Here's how I felt about the AFI lists:

Least enjoyed: A Night at the Opera, Duck Soup, MASH, Mutiny on the Bounty, One Flew Over the Cuckoo’s Nest, Platoon, Shane, Sunrise, Swing Time

Most enjoyed: 12 Angry Men, City Lights, Doctor Zhivago, Giant, High Noon, King Kong, Midnight Cowboy, Modern Times, Spartacus, Sullivan’s Travels, The Bridge on the River Kwai, The Deer Hunter, The Godfather

Pre-list favorites: All About Eve, American Graffiti, Casablanca, Dr. Strangelove, Fargo, Jaws, North by Northwest, Rear Window, Sunset Boulevard, The Apartment, The Graduate, The Maltese Falcon, The Manchurian Candidate, The Philadelphia Story

Other than the movies themselves, which of course were all new to me, I saw some interesting actors for the first time, notably Van Heflin, John Cazale, Omar Sharif, and Fay Wray. This was also my first exposure to directors David Lynch, George Stevens, D.W. Griffith and Sam Peckinpah. The Summer Movie Watch necessitated my first (and last) two Marx brothers movie viewings.

It’s harder for me to name all the movies I think should have been on the AFI list and that weren’t than it is for me to say what should have been on the EW list. This is simply because I have seen fewer films from the 30s, 40s, 50s, 60s and 70s than from the 80s, the 90s and the 00s. I can’t help when I was born, after all. But I have seen enough that I put together this short list of notable omissions: Roman Holiday, The Palm Beach Story, Notorious, His Girl Friday, Charade, Born Yesterday, It Should Happen to You, Advise and Consent, Brief Encounter, Gilda, The Shop Around the Corner, In a Lonely Place, and Reds. As far as I know, all of these films were eligible for inclusion with the possible exception of Brief Encounter, which is officially a British film (but then so is Lawrence of Arabia, River Kwai, and several others that the AFI didn’t mind taking credit for, so…).

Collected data
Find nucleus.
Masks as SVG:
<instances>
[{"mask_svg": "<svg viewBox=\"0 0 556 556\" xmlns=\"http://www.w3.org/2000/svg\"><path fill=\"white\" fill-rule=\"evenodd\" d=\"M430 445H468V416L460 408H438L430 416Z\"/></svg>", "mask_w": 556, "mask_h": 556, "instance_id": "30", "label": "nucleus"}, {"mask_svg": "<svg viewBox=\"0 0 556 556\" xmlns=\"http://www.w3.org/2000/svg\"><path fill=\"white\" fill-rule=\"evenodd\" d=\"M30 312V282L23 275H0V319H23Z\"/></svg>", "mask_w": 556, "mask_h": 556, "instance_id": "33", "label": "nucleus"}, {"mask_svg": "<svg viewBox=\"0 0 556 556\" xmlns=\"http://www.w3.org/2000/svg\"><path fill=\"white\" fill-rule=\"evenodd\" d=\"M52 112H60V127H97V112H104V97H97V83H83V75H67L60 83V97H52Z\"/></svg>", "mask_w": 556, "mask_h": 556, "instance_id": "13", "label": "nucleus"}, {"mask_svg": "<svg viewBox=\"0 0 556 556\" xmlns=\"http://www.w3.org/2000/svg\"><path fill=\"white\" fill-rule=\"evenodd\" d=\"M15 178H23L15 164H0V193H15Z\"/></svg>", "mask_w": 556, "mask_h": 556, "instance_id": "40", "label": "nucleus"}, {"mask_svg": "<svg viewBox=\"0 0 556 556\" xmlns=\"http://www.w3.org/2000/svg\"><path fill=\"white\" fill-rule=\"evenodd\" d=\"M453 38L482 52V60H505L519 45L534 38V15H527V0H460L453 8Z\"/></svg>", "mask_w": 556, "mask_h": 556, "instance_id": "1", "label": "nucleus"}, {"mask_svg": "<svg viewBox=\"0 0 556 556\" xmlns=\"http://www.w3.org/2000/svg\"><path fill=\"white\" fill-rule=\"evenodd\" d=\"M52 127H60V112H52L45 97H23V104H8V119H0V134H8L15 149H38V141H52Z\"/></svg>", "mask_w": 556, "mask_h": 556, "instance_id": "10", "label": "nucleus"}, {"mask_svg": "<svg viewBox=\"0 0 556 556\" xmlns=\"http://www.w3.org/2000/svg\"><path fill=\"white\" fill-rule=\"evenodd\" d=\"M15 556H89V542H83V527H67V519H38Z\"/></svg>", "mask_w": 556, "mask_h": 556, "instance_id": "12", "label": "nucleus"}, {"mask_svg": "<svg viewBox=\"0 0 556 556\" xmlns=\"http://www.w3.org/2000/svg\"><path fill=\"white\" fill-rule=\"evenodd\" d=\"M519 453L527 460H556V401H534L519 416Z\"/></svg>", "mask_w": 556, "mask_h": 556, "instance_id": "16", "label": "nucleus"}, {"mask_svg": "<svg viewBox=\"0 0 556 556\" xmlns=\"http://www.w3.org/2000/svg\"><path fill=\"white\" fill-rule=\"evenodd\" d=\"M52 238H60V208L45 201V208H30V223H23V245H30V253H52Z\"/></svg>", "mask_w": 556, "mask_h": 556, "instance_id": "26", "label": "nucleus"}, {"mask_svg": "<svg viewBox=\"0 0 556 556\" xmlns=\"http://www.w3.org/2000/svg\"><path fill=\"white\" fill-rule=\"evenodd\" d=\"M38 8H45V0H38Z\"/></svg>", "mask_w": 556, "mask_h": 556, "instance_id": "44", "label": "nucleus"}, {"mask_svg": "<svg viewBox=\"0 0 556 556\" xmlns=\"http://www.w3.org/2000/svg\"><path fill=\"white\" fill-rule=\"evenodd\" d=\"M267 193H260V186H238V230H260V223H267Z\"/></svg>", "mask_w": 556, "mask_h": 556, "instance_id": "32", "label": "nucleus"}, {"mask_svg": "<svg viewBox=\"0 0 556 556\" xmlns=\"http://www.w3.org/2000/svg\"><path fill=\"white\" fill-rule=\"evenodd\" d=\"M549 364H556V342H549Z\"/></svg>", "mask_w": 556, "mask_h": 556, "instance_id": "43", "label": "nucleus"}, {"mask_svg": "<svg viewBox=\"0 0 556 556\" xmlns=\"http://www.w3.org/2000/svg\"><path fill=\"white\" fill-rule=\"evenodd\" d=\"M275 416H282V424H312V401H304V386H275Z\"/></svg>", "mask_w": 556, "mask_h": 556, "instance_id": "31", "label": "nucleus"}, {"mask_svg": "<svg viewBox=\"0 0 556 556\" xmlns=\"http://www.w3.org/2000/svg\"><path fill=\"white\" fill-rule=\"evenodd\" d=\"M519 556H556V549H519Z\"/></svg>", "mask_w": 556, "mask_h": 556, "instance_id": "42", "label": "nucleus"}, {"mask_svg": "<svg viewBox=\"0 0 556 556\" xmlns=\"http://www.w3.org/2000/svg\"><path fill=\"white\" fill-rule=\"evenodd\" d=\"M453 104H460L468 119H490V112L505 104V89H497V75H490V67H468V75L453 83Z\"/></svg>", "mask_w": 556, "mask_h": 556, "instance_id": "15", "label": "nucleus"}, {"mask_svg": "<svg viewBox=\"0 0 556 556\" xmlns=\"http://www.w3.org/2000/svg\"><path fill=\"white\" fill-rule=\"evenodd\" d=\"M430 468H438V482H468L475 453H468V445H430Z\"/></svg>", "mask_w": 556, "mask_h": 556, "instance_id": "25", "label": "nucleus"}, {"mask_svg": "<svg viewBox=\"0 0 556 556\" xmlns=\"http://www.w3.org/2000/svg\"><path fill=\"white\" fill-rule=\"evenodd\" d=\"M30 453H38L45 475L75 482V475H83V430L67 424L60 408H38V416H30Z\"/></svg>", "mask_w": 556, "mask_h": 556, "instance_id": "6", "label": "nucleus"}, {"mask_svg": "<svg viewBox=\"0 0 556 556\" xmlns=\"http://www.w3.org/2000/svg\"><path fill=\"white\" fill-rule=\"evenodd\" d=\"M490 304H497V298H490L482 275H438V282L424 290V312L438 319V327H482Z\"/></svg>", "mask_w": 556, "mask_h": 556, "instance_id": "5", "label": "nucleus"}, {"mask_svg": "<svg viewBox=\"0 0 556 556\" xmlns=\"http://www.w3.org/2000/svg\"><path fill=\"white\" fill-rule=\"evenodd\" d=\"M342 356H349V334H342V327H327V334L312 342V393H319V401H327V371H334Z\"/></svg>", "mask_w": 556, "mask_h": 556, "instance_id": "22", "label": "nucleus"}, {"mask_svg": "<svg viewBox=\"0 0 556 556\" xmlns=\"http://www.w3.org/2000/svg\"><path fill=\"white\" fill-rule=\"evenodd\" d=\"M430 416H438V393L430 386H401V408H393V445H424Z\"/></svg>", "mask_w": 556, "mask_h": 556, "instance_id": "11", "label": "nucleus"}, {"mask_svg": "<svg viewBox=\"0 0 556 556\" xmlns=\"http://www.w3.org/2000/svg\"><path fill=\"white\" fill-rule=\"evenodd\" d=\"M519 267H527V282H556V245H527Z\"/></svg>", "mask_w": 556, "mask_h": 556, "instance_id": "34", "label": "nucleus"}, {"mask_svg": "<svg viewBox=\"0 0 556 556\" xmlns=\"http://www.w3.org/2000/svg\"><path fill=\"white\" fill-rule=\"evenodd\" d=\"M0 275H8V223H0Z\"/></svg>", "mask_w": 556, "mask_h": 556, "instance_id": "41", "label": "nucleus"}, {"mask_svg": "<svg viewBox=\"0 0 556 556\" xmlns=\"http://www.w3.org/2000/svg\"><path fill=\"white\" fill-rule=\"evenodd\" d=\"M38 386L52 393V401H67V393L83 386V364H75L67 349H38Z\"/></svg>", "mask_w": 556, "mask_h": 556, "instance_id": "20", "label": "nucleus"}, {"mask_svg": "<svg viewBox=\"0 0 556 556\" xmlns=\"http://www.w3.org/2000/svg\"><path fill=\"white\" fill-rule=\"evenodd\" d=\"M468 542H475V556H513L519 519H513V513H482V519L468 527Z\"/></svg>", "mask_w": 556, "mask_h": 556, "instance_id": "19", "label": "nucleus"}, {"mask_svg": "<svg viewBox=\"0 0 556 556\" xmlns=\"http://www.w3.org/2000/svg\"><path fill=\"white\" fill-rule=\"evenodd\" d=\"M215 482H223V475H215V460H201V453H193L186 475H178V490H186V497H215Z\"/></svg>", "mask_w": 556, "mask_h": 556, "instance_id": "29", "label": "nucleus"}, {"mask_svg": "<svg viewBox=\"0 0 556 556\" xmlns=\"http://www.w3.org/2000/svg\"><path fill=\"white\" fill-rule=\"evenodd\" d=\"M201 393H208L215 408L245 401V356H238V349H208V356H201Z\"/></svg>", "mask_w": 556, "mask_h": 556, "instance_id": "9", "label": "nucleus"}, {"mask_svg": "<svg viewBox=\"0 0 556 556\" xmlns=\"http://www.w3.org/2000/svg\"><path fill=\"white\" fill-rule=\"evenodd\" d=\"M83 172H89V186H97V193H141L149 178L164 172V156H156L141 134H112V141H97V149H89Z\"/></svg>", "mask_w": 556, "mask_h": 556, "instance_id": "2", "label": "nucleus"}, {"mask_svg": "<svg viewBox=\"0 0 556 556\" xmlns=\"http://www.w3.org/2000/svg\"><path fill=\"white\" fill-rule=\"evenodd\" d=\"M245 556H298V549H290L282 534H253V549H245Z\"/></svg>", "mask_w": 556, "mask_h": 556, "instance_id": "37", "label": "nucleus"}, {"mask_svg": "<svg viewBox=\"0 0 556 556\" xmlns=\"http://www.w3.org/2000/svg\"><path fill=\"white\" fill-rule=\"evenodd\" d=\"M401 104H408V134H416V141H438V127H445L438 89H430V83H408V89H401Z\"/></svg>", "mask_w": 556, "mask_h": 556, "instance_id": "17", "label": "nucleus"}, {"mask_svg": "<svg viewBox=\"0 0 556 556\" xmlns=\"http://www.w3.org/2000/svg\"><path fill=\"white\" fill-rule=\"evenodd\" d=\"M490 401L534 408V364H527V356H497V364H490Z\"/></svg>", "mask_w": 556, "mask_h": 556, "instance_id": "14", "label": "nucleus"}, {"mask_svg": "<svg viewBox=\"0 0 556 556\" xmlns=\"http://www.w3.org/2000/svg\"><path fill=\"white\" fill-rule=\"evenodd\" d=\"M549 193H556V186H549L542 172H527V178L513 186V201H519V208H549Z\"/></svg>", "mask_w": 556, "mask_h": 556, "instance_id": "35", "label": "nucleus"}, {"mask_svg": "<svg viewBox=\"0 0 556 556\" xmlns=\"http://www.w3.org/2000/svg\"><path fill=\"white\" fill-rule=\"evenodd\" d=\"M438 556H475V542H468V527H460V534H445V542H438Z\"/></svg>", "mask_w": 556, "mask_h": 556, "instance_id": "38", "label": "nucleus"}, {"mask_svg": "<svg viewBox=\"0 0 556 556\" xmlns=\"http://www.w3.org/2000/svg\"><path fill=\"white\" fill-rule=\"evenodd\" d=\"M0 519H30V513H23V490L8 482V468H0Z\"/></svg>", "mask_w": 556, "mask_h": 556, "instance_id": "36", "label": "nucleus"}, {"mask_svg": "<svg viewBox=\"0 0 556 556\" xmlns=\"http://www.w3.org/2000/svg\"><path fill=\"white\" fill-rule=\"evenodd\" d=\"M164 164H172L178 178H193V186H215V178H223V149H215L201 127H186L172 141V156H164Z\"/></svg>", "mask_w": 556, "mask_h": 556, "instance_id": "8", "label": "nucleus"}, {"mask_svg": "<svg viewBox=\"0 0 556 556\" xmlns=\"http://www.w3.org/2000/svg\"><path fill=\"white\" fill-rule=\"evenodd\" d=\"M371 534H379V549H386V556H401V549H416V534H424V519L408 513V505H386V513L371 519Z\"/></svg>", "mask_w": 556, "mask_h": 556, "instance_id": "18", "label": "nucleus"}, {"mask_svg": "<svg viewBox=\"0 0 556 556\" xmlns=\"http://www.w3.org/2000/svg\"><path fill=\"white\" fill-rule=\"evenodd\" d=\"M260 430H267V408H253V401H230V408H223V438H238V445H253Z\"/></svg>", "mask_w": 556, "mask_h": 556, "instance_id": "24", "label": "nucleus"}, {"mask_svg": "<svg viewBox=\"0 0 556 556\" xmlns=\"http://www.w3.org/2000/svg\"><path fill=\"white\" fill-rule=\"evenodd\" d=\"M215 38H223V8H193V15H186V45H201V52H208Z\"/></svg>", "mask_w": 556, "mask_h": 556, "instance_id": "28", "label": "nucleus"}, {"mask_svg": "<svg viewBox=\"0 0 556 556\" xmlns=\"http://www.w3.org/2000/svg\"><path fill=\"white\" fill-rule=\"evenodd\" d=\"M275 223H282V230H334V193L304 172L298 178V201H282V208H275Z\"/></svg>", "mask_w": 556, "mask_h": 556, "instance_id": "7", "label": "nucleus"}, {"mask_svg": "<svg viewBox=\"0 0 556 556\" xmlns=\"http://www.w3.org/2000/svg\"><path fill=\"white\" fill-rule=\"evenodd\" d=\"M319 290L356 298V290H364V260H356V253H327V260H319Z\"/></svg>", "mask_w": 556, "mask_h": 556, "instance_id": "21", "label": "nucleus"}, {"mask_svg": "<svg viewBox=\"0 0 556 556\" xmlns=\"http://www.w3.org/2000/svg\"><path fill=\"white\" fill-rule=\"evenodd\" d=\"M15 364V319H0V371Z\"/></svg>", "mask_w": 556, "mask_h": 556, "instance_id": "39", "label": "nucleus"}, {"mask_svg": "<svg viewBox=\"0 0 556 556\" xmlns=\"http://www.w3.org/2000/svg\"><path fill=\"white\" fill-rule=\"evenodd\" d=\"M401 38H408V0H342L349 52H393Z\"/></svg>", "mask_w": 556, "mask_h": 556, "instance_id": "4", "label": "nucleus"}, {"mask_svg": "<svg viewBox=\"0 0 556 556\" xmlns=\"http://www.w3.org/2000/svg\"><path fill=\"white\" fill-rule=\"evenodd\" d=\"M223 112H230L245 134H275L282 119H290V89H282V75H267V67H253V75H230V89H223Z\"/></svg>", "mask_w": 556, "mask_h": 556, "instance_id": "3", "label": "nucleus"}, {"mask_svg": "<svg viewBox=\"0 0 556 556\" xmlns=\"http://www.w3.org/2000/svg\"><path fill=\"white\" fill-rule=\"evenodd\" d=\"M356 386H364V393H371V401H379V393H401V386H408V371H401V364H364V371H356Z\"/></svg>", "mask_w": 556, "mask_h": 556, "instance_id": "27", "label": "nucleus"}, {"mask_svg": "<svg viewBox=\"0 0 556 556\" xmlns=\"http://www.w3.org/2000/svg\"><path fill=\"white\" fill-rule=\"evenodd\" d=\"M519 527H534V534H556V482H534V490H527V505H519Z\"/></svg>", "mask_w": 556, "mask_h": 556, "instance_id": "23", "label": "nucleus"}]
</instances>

STATED GOAL
According to the passage on the AFI lists, why is it harder to name the films missing from the AFI list than to say what should have been on the EW list?

OUTPUT OF THE TASK
The writer has seen fewer films from the 30s through the 70s than from the 80s, 90s, and 00s. This comes down to when the writer was born.